Methods for enhancing metadata
There are three obvious approaches that could be used
- Have the records professionally catalogued.
- Use text processing software to parse the metadata and attempt to identify dates, locations and the names of people and places etc.
- Crowd sourcing: a large community of users is likely to contain individuals with the necessary knowledge to contribute information.
The first approach, professional cataloguing, is unfortunately an extremely expensive option.
The second approach, using text processing software, is an efficient method but unfortunately is prone to error. Some information may be missed, and some terms may be falsely marked up. This can make the resulting records confusing to ordinary users who, reasonably enough, expect cataloguing to be definitive rather than a probabilistic expression of what a record is likely to be about.

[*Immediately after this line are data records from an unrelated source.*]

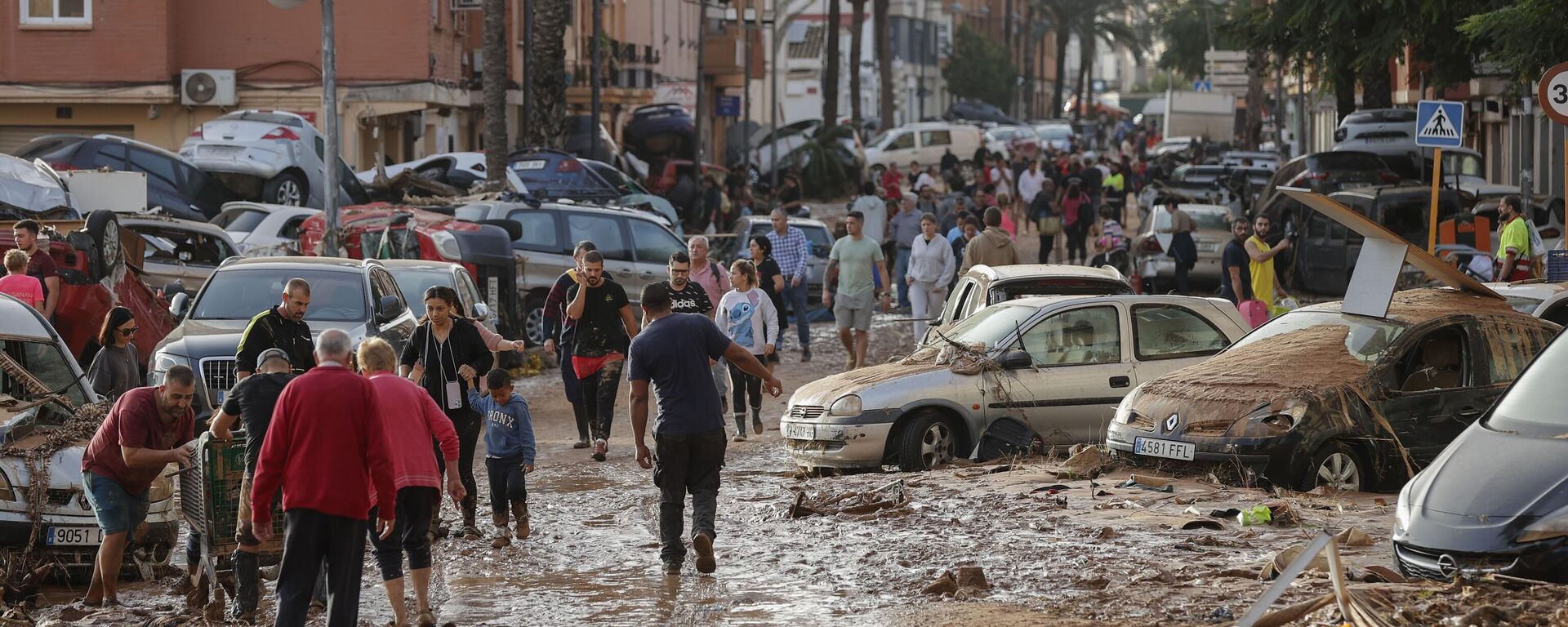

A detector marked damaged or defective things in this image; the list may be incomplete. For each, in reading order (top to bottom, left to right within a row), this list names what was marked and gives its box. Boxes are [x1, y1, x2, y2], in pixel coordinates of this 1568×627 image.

damaged car [0, 294, 176, 576]
damaged car [781, 296, 1248, 473]
damaged car [1110, 288, 1561, 495]
overturned car [1110, 290, 1561, 495]
damaged car [1398, 332, 1568, 583]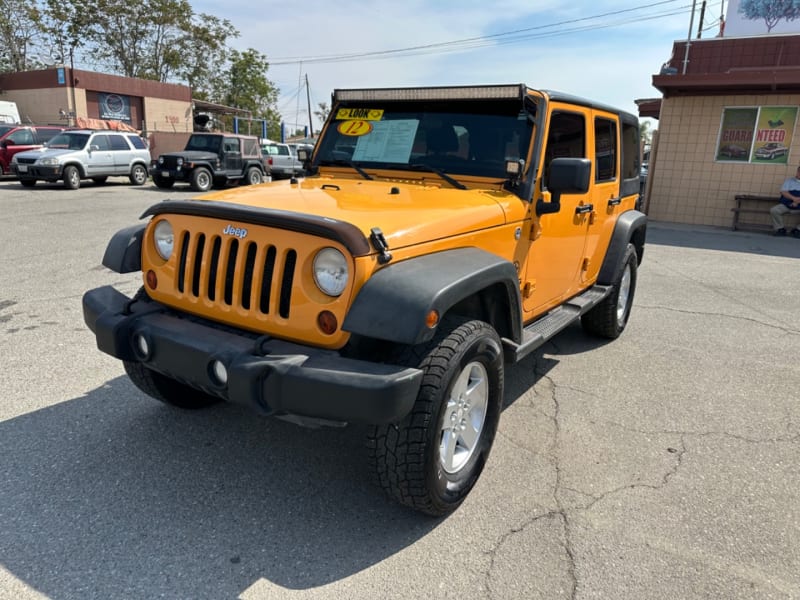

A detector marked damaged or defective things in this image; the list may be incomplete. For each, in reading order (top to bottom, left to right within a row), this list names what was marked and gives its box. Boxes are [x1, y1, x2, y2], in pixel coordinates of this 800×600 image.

cracked pavement [0, 184, 796, 600]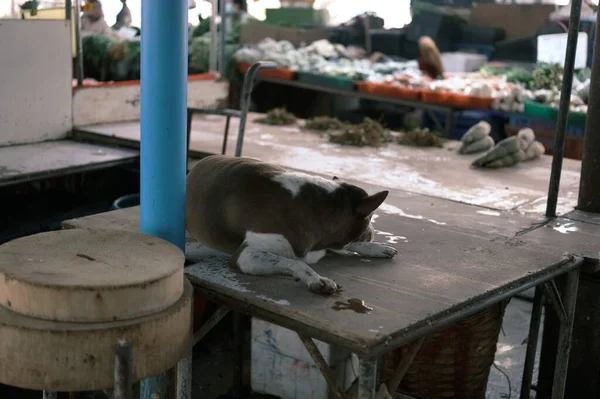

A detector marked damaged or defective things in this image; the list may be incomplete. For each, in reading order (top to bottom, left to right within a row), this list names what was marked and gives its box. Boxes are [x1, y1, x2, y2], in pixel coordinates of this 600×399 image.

rusty metal leg [113, 340, 134, 399]
rusty metal leg [193, 308, 231, 348]
rusty metal leg [296, 334, 344, 399]
rusty metal leg [358, 360, 378, 399]
rusty metal leg [386, 338, 424, 394]
rusty metal leg [520, 288, 544, 399]
rusty metal leg [552, 268, 580, 399]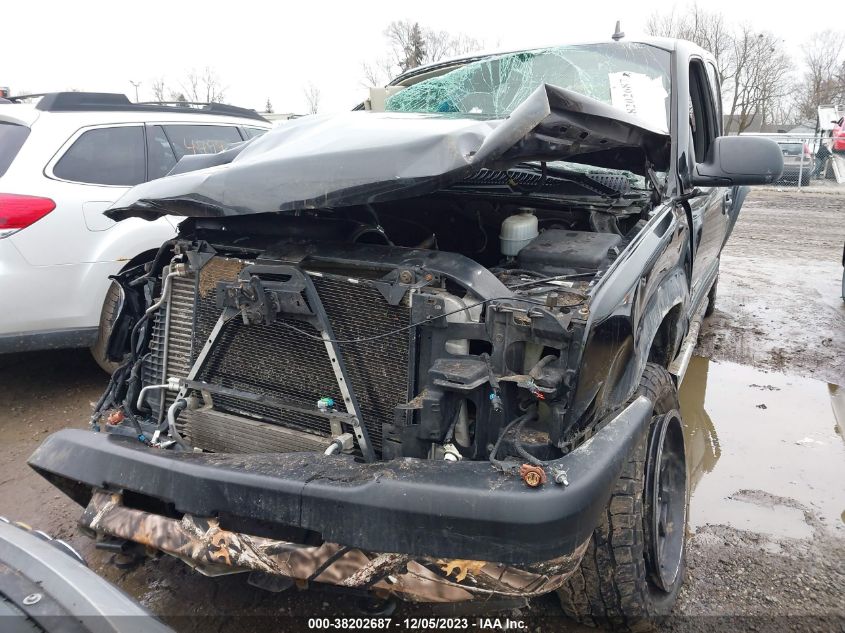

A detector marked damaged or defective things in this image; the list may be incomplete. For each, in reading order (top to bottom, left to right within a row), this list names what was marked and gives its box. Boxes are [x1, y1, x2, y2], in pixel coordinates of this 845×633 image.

crumpled hood [105, 83, 664, 222]
shattered windshield [386, 42, 668, 132]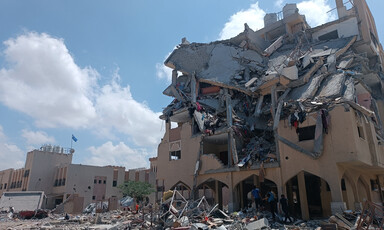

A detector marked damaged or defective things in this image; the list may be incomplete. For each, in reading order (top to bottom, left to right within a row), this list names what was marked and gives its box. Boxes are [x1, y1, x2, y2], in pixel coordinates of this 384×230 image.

damaged window [296, 125, 316, 141]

We think the third approach, crowd sourcing, has great potential with an academic user community. Compared to an average web site, our users are likely to contain an unusually large number of experts, and individuals who are motivated to share knowledge. This approach involves certain risks; if the process for contributing is complex or time consuming, fewer users will take part; user contributed information cannot be assumed to be as trustworthy as “official” metadata, and is prone to malicious or frivolous uses; and whatever review processes exist must be lightweight (otherwise, we might as well do all the cataloguing ourselves).
We will combine two of the approaches described above: text processing software and crowd sourcing.
By processing metadata, we can identify candidate elements for indexing. These will be treated as unreliable, and will not be indexed at this stage. To begin with, we will focus on location information, and use EDINA Unlock (http://unlock.edina.ac.uk/texts/introduction) for text processing.
When we have have candidate location elements for our records, we will present these to users in the JISC MediaHub user interface. This will be incorporated into the existing record display pages, so users find this new functionality as part of their normal usage of the service. Users will be asked simply to confirm or to reject each candidate element. This will should make the process of contributing very simple, and help to maximize users’ involvement. Also, since users are selecting from predefined options rather than entering their own values, it should reduce the scope for abuse. We intend that no complicated reviews should be needed, at least in the vast majority of cases, and instead that we can base the result on a poll of users’ opinions.
When we have a corpus of new metadata, we can index the values to add value to the records. We do not intend that the new metadata should be merged with the original records, as the provenance is important; however within the user interface, we can provide the option to include user contributed location data in searches.